Die Liste an Drohungen ist lang und richtet sich gegen Anarchisten, Kommunisten, Vertreter des alten Regimes und alle, die sich gegen die Herrschaft der Islamisten auflehnen. Drohungen stößt er aus wie am Fließband. In der Konfrontation zwischen Islamisten und Liberalen, die Ägypten nun seit Monaten polarisiert hat, agiert Abdel-Maged am äußersten radikal-islamistischen Rand.

Für den 30. Juni sind Großdemonstrationen gegen den aus der Muslimbrüderschaft stammenden Präsidenten Mursi angekündigt. Der wird dann genau ein Jahr im Amt sein. In landesweiten Unterschriftensammlungen versuchen die Liberalen nun schon seit Wochen, für vorgezogene Präsidentschaftswahlen zu agitieren.

Abdel-Maged führt eine Unterschriften-Gegenkampagne zur Unterstützung des Präsidenten. Kommunisten, Nasseristen, radikale Kopten und Vertreter des alten Regimes würden hinter der Kampagne gegen Mursi stecken, um das Land zu destabilisieren, meint Abdel-Maged. In Zeiten, in denen sie von den Liberalen unter politischem Beschuss stehen, halten die Islamisten zusammen.

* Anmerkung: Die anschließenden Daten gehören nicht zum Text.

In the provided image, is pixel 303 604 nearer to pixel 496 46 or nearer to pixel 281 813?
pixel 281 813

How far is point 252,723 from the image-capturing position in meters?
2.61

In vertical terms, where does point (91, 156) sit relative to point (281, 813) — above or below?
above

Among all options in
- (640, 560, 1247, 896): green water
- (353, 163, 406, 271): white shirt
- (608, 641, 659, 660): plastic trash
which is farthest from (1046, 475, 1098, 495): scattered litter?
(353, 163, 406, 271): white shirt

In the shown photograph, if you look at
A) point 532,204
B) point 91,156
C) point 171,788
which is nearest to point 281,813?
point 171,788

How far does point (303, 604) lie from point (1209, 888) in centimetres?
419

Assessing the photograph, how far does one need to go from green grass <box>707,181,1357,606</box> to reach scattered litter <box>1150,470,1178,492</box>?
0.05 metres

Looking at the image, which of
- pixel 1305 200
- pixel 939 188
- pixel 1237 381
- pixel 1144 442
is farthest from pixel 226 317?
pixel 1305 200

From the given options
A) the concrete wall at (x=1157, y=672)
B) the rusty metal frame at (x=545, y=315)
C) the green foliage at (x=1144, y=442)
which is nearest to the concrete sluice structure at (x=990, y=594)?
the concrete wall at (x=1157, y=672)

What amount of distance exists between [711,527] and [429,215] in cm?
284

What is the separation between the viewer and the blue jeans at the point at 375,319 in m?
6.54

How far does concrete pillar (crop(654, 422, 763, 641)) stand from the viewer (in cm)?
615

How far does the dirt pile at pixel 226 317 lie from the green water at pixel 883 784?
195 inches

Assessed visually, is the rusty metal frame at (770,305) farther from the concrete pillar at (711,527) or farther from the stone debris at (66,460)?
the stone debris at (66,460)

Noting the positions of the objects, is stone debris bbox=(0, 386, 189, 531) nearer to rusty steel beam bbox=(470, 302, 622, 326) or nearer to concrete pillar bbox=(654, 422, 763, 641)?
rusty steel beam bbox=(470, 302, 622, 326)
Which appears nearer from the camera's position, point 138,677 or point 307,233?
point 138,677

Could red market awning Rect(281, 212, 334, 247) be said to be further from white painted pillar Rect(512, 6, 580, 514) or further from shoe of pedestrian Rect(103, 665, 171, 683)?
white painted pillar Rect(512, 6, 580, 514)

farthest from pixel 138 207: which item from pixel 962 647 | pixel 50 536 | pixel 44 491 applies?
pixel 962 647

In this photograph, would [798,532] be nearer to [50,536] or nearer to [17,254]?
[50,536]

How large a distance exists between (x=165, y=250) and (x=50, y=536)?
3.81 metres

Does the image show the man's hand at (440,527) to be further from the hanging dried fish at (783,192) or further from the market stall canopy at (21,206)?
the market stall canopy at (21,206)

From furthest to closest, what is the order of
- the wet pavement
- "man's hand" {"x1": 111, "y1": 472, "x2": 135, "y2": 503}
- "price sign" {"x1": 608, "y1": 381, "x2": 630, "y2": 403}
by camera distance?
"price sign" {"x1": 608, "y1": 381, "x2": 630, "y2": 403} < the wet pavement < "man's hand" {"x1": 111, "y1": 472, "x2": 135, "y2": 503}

Abdel-Mageds eigene Geschichte war von Gewalt geprägt, der er später mit seiner Gamaa Islamiya aber abgeschworen hatte. Seine radikalen politischen und gesellschaftlichen Ansichten hat er jedoch beibehalten. 1981 war er im Zusammenhang mit der Ermordung des Präsidenten Anwar El-Sadat mitangeklagt worden. Im selben Jahr führte er auch mit seiner militanten islamistischen Gruppe einen Angriff auf das Polizeihauptquartier im südägyptischen Assiut an, bei dem 97 Polizisten ums Leben kamen.

Comeback nach Mubarak-Sturz

Bei der Operation war er verletzt und 1984 zu 25 Jahren Haft verurteilt worden. 2006 aus der Haft entlassen, lebte er zurückgezogen unter dem strengen Auge der Staatssicherheit, um sich dann nach dem Sturz Mubaraks in der Öffentlichkeit lautstark zurückzumelden. Sein Gesinnungsfreund Adel Asaad El-Khayat wurde von Präsident Mursi gerade zum Gouverneur von Luxor ernannt. 1997 führte eine Splittergruppe der Gamaa Islamiya einen Anschlag auf den Tempel der Hatschepsut aus, bei dem 68 Touristen, hauptsächlich Schweizer, ums Leben kamen.

Zur Person

Assem Abdel-Maged. Der ägyptische Salafist fordert die Todesstrafe für Hamed Abdel-Samad. Der in Deutschland lebende Islamkritiker bezeichnete den Islam als faschistische Religion. Maged gehört der Gamaa Islamiya an, die für eine Reihe von Anschlägen verantwortlich zeichnete, sich später aber von der Gewalt distanzierte. Maged und seine „Islamische Gruppe“ unterstützen Präsident Mohammed Mursi.